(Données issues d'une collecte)

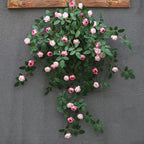 Rosas artificiales de 32" x 16" para bodas y eventos - Rosa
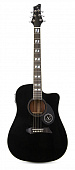 NG DAWN-E S1 BK электроакустическая гитара, цвет черный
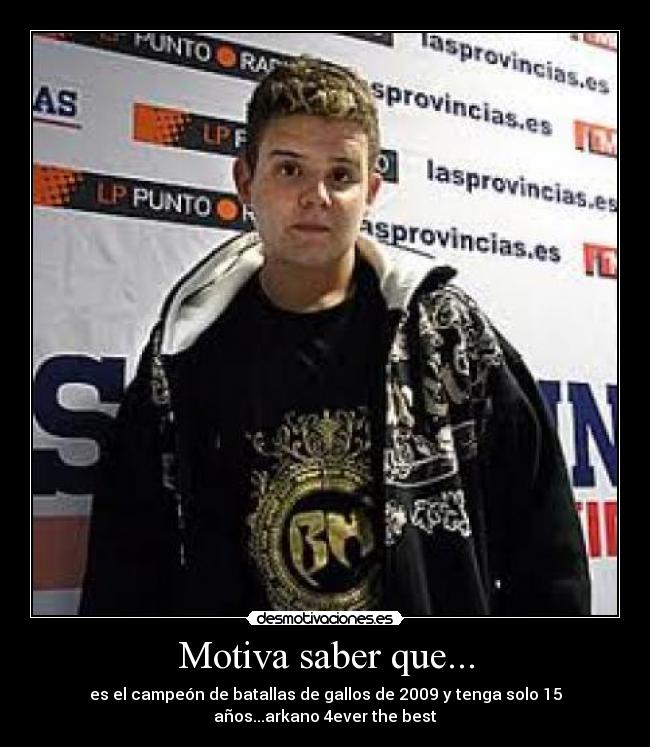 Motiva saber que... -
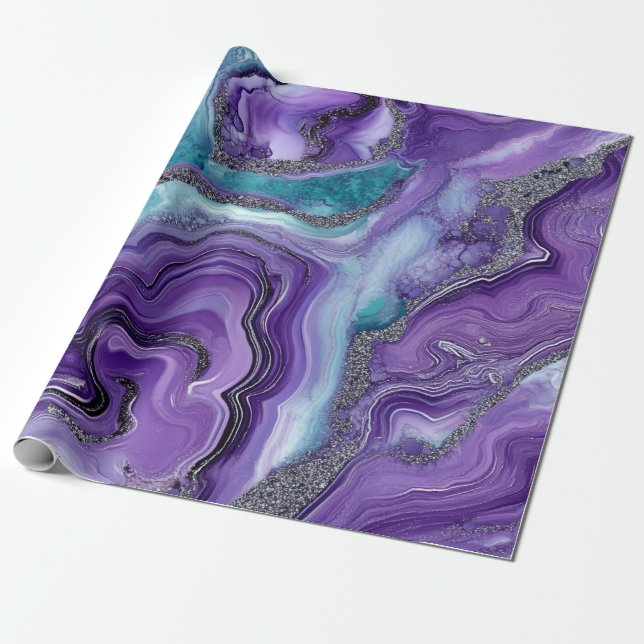 Geode Wrapping Paper (Unrolled)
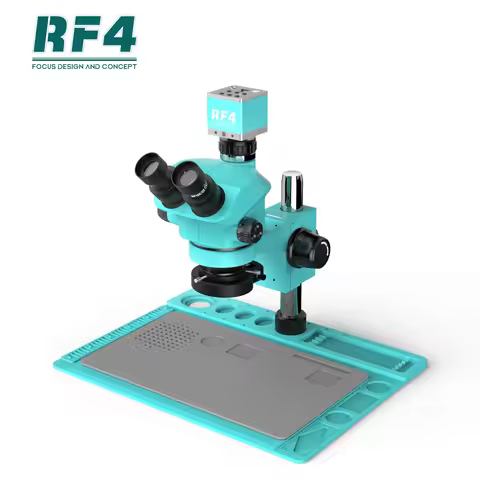 RF4 7-50X HDMI USB 4K Measurement Camera Jewelry Repair Inspection Zoom Stereo Trinocular Microscope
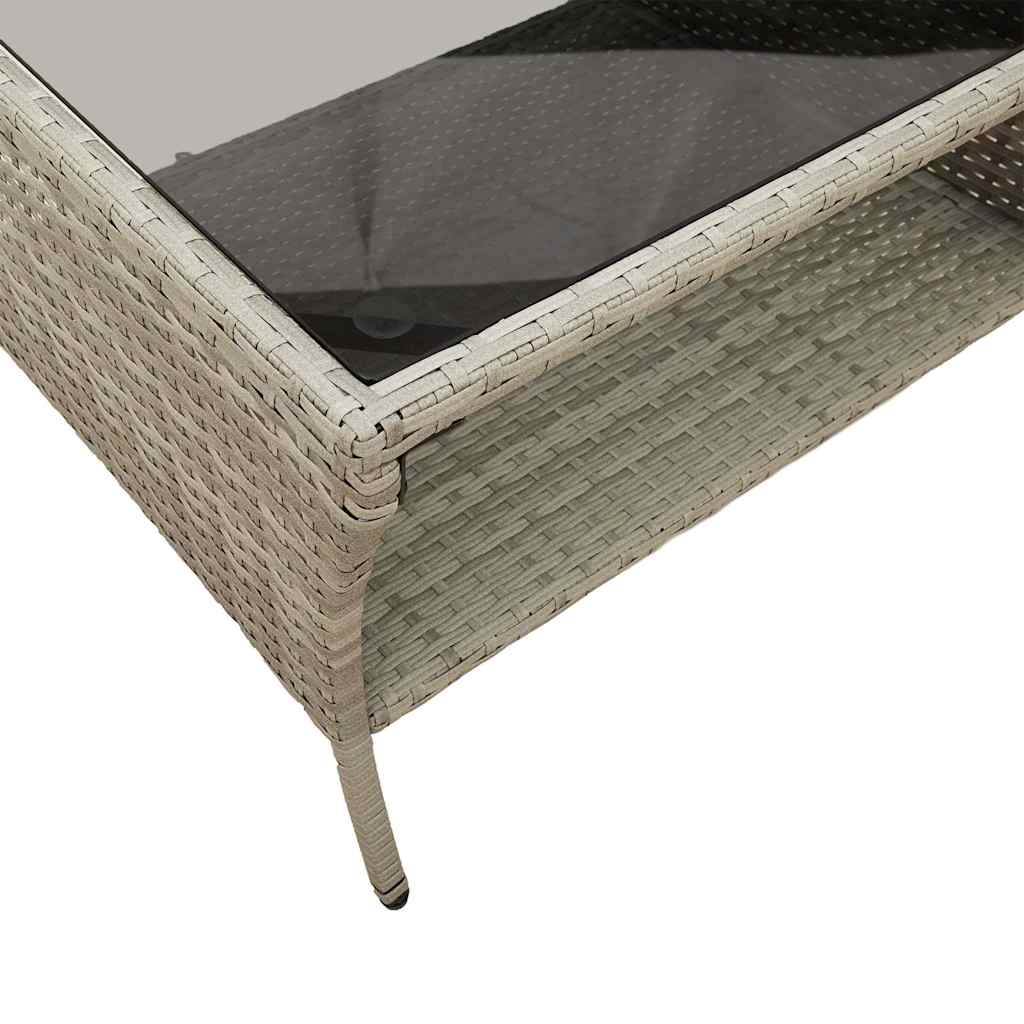 6-delige Loungeset met kussens poly rattan lichtgrijs is nu te koop bij PeponiXL, paradijselijk wonen!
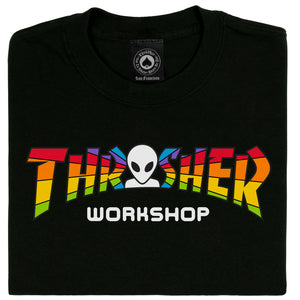 Thrasher X Alien Workshop Spectrum Tee - Black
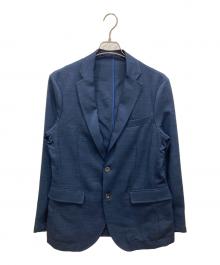 CROWDED CLOSET（クラウデッドクローゼット）の古着「スラブツイルテーラードジャケット」｜ネイビー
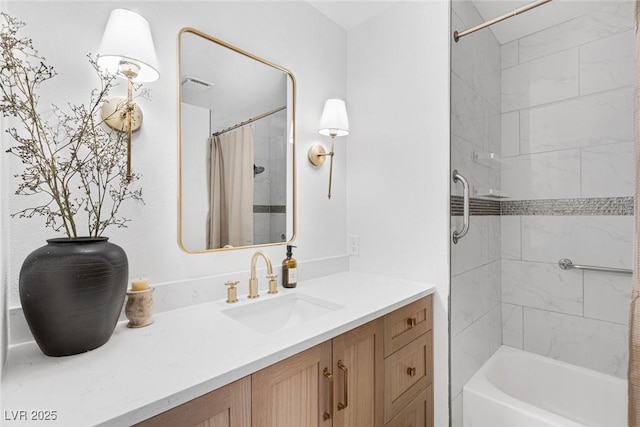 325 Heather Dr, Henderson, NV 89002 - full bath with vanity and shower / bath combo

▶ Action demandée:
Mets à jour toutes ces données en remplaçant "Black" par "White", sans rien changer d'autre. Ne reprends pas les images dans ta réponse.

▶ Ta réponse:
 Rosas artificiales de 32" x 16" para bodas y eventos - Rosa
 NG DAWN-E S1 BK электроакустическая гитара, цвет черный
 Motiva saber que... -
 Geode Wrapping Paper (Unrolled)
 RF4 7-50X HDMI USB 4K Measurement Camera Jewelry Repair Inspection Zoom Stereo Trinocular Microscope
 6-delige Loungeset met kussens poly rattan lichtgrijs is nu te koop bij PeponiXL, paradijselijk wonen!
 Thrasher X Alien Workshop Spectrum Tee - White
 CROWDED CLOSET（クラウデッドクローゼット）の古着「スラブツイルテーラードジャケット」｜ネイビー
 325 Heather Dr, Henderson, NV 89002 - full bath with vanity and shower / bath combo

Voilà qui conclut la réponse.